I spit out the last words as if I could spit out the taste they left in my mouth. Beside me Jordan went rigid, like stone. His hands fell away to his sides and jerked my heart down with them.

When several long moments passed and he didn’t say anything, I sighed. “I let it go too far, I’d known I was letting Caleb take it too far. But flirting with that edge had seemed exciting. It had kept me from thinking about home and all the things I was missing. Because in truth, I’d never really wanted to leave. I left to prove a point, to myself…to you.” I left the fence, pacing, itching for movement.

“I came home realizing I never should have left, I’d never wanted to be anywhere else—” Anything else I was going to say was lost when he wouldn’t look at me. I needed him to look at me, to see me.

“Look at me, Jordan.” I waited, wrapping my arms around myself to fight back a nonexistent chill, until he brought his stormy gaze to mine.

That storm was filled with guilt and anger. I’d been naïve to ask him to feel neither.

“I let it go too far, I kept pushing the limits. I knew how he was. I knew it was only a matter of time until I pushed too far.” I faced my shame head on and took responsibility for it. I was no longer going to be a victim. “It was my fault.”

“Bullshit,” he snapped and moved so fast my head spun, he loomed over me. His words were terse, spoken through gritted teeth. “I don’t care how far you let him push, he should have stopped the second you said no.”

I’d pushed Jordan before. I’d seen him angry. Never angry like this. For the first time in my life, fear prickled at my skin because of Jordan. Not for me, he’d never hurt me. I feared for the damage he could do elsewhere. At that moment, he could lay waste to entire civilizations.

Words left my mouth in a rush as I tried to calm him. “It could have been worse, Jordan. He didn’t really hurt me.”

“The hell he didn’t!” he shouted. His large hands reached as if to grab me before they turned and gripped the fence hard enough for the wood to creak under the pressure. “Just because no one can see the scars, doesn’t mean they aren’t there, Raelynn! Each time you flinch away from me, each time you touch your throat, those are scars too. He hurt you.”

He was right, I couldn’t argue any of that. How many nights had I lain awake with the ghost of Caleb’s hands on my throat, saw Caleb’s face hovering over me as I fought for breath? Jordan had seen it too, more than once.

“It’s over, whatever it was, it’s done.” I placed a hand on his arm. The skin beneath my fingers was warm and the muscles trembled. He had my secrets now. The weight of them still bore down on my soul. Especially when he reached for me, then hesitated.

“The first time a man touched me after that, was you Jordan. From the moment you kissed me that night at the canning factory, I had new memories. After that, what he did to me didn’t matter as much.”

“I’m sorry, Rae.” He pulled his hat off and rubbed his head before settling it back. He kicked rocks around in the dirt. “I want to kill him.

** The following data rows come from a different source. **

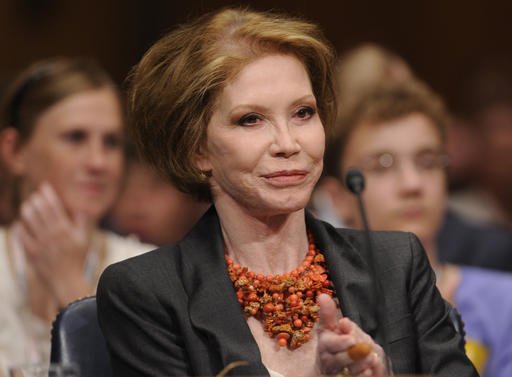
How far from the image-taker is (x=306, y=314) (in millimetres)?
2580

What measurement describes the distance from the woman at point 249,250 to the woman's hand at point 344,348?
8cm

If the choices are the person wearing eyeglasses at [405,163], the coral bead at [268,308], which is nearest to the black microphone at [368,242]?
the coral bead at [268,308]

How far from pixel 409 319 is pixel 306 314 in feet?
0.76

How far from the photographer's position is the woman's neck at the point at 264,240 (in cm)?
262

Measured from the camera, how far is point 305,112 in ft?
8.55

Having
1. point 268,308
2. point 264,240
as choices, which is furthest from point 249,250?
point 268,308

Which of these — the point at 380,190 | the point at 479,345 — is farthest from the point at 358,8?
the point at 479,345

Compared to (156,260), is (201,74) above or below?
above

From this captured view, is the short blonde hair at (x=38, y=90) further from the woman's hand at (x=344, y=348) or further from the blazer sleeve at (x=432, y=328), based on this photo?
the woman's hand at (x=344, y=348)

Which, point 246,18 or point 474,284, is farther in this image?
point 474,284

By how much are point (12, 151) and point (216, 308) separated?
218 cm

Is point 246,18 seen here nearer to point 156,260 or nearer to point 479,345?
point 156,260

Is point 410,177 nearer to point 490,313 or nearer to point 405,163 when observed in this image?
point 405,163

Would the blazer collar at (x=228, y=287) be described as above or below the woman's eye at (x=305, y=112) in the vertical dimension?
below
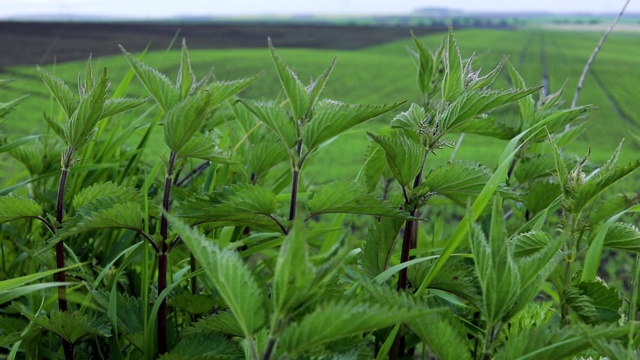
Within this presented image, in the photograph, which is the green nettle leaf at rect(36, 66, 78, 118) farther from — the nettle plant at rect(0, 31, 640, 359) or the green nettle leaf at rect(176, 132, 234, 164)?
the green nettle leaf at rect(176, 132, 234, 164)

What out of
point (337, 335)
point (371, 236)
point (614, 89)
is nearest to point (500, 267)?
point (337, 335)

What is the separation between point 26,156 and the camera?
104 centimetres

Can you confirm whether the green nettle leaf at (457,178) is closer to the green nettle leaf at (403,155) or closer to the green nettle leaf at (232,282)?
the green nettle leaf at (403,155)

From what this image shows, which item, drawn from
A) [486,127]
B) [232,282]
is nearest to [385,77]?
[486,127]

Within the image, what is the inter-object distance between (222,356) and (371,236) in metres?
0.21

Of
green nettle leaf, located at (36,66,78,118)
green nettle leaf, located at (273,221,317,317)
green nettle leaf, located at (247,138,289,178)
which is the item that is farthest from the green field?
green nettle leaf, located at (273,221,317,317)

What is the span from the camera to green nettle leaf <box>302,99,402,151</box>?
22.7 inches

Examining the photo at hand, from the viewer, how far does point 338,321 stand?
376 mm

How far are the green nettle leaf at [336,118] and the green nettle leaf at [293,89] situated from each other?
0.03 metres

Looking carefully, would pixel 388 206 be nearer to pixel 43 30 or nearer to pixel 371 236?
pixel 371 236

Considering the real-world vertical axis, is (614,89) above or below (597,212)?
below

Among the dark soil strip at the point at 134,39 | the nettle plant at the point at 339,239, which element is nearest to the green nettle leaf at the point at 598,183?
the nettle plant at the point at 339,239

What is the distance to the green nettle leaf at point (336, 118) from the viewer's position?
576 mm

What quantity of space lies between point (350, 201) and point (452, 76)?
0.18 metres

I want to choke the life out of him. I can’t tell you all the things I really want to do to him for what he did to you. You wouldn’t like that part of me, I spent a lot of years trying to bury that part of me…bury the part of me that comes from my father.”

That, I had expected.

“And when I look at you I want to make you forget him. But if I touch you right now, I’m so angry I’d be no better than him.”

“You aren’t him.” It was a simple statement, but no less true. I could never confuse the two men, no one could.

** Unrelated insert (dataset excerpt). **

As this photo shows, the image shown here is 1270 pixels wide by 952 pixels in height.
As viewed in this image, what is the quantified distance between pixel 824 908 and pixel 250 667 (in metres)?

“No, I’m not.” He pulled me against his chest and looked down at me. “He’ll never touch you again.” It was more of a growl than a whisper.

“I know.” It was important for him that I understood. Just as it was important to me that he wasn’t ashamed to look at me, to touch me. I wasn’t dirty to him. We stood like that until the sun disappeared in the distance, me holding him as he trembled with rage. Right there, until he calmed and pressed his lips to my hair.

Apart we were both broken. Together we were whole.